Menjaga diri yang dimaksud adalah, kita diminta untuk tidak mendekatkan diri pada lelaki pujaan hati baik secara fisik maupun nonfisik. Karena Allah juga telah menyiapkan sarana untuk mencurahkan cinta dan rindu yang tengah dirasakan melalui doa. Di samping itu, mendekatkan diri kepadaNya dengan fokus beribadah dan memperbanyak amal saleh, juga menjadi salah satu cara untuk menjaga diri sekaligus menjaga iman.

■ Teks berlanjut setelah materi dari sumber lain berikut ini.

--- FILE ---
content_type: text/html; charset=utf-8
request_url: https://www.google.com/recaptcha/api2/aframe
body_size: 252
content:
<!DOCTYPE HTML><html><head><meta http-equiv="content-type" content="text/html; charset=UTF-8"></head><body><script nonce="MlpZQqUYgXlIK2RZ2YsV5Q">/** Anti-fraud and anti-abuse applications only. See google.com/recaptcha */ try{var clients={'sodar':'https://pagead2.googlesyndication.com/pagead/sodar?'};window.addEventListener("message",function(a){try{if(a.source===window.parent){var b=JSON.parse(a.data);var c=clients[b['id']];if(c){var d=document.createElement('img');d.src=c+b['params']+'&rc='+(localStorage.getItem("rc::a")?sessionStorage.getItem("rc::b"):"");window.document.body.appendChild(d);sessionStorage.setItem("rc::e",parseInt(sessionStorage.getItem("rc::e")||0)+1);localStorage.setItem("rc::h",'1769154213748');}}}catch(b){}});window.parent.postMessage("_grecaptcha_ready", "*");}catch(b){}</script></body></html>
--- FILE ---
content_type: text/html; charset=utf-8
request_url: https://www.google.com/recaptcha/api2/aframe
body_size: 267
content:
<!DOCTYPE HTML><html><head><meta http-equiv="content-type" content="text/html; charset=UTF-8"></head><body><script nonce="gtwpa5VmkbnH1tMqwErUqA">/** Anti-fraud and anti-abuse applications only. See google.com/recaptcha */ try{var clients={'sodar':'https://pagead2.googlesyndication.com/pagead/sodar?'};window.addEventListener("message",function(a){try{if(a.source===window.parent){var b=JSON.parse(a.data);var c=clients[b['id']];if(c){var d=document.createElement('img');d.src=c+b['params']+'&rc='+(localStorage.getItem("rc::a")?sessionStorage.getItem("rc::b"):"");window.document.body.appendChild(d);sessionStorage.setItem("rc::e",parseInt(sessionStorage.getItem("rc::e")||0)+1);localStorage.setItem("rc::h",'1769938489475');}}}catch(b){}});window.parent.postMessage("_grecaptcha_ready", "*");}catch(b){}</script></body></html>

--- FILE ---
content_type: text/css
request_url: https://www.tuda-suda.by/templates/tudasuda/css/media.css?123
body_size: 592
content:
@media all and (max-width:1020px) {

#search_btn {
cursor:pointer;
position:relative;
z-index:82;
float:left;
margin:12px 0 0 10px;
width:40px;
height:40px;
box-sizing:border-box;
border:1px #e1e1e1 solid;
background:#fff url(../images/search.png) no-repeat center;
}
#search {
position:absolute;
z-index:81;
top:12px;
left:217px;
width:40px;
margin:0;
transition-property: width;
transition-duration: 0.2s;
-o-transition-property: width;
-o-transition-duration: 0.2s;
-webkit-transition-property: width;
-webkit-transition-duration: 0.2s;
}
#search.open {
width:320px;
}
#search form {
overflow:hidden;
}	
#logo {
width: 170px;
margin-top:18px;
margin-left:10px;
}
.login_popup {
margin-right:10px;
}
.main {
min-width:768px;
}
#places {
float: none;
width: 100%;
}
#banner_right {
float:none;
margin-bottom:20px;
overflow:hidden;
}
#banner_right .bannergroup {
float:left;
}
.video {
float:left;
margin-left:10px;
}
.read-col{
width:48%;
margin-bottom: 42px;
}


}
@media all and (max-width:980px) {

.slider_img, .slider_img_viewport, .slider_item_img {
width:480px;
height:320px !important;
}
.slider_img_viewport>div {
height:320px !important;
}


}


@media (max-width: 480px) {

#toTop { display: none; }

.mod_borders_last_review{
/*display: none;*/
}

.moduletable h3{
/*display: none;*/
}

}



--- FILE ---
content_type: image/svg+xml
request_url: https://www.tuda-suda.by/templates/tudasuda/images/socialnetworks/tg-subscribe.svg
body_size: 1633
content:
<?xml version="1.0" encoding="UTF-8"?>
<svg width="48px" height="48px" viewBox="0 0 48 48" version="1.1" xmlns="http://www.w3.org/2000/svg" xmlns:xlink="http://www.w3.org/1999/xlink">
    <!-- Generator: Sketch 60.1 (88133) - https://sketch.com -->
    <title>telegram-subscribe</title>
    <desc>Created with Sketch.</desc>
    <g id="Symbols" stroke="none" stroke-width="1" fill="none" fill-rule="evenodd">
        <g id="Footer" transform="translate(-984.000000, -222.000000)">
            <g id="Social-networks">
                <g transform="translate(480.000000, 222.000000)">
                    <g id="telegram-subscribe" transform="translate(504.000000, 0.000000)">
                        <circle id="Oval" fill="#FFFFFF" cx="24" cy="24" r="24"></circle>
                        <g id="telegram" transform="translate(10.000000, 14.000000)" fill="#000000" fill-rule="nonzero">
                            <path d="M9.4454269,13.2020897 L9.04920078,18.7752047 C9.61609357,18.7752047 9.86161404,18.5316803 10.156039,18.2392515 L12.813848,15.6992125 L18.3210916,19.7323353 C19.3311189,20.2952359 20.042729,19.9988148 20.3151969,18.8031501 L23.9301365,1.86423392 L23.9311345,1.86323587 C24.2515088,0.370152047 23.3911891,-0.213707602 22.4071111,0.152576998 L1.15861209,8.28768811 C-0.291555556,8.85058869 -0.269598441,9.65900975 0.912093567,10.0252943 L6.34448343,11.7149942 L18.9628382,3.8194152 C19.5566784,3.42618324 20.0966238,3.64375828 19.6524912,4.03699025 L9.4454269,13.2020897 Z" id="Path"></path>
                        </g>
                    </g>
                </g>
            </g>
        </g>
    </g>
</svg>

Mengapa Allah memerintahkan muslimah yang belum siap menikah untuk menjaga diri? Sebab rasa sakit yang dialami ketika jatuh cinta sebenarnya tidak dapat dihindari. Seseorang yang sedang jatuh cinta biasanya akan selalu bertanya-tanya, “Apakah dia juga mencintaiku?” atau “Mungkinkah dia mencintaiku?” hampir setiap saat. Pertanyaan tersebut menimbulkan kegelisahan hingga kekhawatiran karena berisi harapan agar dicintai kembali. Sementara itu, muslimah yang belum siap menikah sebenarnya juga tidak memerlukan jawaban. Toh, jawaban tersebut tidak menjamin akan berjodoh. Maka mendekatkan diri kepada Allah menjadi sebuah solusi agar terhindar dari rasa sakit itu sendiri.
Dalam buku ini, penulis menceritakan pengalaman pribadinya saat ia jatuh cinta. Kala itu, ia memilih untuk mengikuti perintah Allah dengan menjaga diri dan iman. Doa-doa ia panjatkan kepadaNya berisi kalimat cinta dan rindu, hingga tak seorang pun mengetahui perasaan itu kecuali dirinya sendiri.
Perjalanan doa membawa sebuah keajaiban dalam hidupnya. Tak disangka, lelaki pujaan hati yang selama ini ia kira tak pernah mengenalnya, tiba-tiba menyapa bahkan menyebut nama lengkapnya pada sebuah pertemuan. Peristiwa itu menjadi pembuka perjalanan lika-liku Tina Agustin–sebagai penulis–dalam menjaga iman kala sedang jatuh cinta.
Tidak ada perjalanan jatuh cinta yang mulus. Tina juga mengalaminya. Perjalanan penuh ombak itu ia tulis dengan penuh penghayatan, hingga kita akan merasa sangat related ketika membacanya. Siapa pula yang tidak pernah jatuh cinta? Semua orang pasti pernah. Perjalanannya saja yang terasa berbeda. Buku ini ditulis agar setiap kali pembaca jatuh cinta dan belum siap menjemput dunia pernikahan, tetap bisa mempertahankan imannya.
Buku ini ditulis seperti sebuah media curahan hati. Tina menulisnya bagai menulis buku diari, dengan bahasa yang ringan, sehingga nyaman untuk dibaca. Awalnya, kita akan mengira buku ini berisi kumpulan pengingat bagi kaum muslimah yang sedang jatuh hati, tapi belum siap menikah. Namun, bab demi bab membuat pembaca akan mengerti bahwa sebuah kisah telah ditulis secara tersirat di dalamnya.
Di samping itu, Tina juga memaparkan kaidah-kaidah cinta yang ia ketahui, lengkap beserta ayat-ayat Al-Qur’an sebagai dalil yang menguatkan. Ia mengingatkan kita (para pembaca) lewat puisi dan kalimat yang sangat indah, untuk tetap memegang teguh iman ketika badai perasaan menerjang.
Buku ini memang menarik perhatian lewat judul yang tidak biasa. Namun, sayang sekali sampul yang disajikan kurang mencerminkan judul dan isi. Semula, saya malah ragu untuk membaca buku ini, lantaran melihat desain sampul yang biasa saja. Semoga di penerbitan selanjutnya, buku ini hadir dengan desain yang lebih hidup dan menarik.